**What you need to do:**
Only an exact copy of the lines beginning at the one that contains "Goebel-Porzellan-Pop-Art-Britto-Orange-Rabbit" and ending at the last line of the records below counts as the answer.

**Records:**

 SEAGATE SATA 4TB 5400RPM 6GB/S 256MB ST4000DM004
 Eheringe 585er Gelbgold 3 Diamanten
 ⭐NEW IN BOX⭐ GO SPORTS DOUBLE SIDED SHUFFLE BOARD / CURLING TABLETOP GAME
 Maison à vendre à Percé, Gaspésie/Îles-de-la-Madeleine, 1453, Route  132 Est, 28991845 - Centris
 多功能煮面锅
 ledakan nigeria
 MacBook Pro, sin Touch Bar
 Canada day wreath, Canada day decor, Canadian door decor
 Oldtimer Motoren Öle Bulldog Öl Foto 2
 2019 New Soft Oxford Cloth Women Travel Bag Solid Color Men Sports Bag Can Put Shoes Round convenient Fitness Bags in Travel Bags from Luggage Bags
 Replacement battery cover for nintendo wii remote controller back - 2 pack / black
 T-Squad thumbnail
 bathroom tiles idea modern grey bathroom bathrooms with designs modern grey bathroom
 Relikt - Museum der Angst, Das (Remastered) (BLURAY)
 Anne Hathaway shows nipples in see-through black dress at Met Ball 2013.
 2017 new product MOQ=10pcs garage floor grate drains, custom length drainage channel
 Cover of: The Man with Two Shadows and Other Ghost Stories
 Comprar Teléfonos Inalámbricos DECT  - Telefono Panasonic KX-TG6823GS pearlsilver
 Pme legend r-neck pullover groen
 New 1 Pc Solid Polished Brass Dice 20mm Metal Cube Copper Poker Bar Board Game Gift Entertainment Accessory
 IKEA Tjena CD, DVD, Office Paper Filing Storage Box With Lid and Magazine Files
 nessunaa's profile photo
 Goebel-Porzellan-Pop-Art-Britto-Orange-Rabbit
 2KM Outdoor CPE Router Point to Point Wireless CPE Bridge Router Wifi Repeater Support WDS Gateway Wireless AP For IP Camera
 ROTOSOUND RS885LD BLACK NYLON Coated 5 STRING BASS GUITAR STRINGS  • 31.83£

**Your response:**
 Goebel-Porzellan-Pop-Art-Britto-Orange-Rabbit
 2KM Outdoor CPE Router Point to Point Wireless CPE Bridge Router Wifi Repeater Support WDS Gateway Wireless AP For IP Camera
 ROTOSOUND RS885LD BLACK NYLON Coated 5 STRING BASS GUITAR STRINGS  • 31.83£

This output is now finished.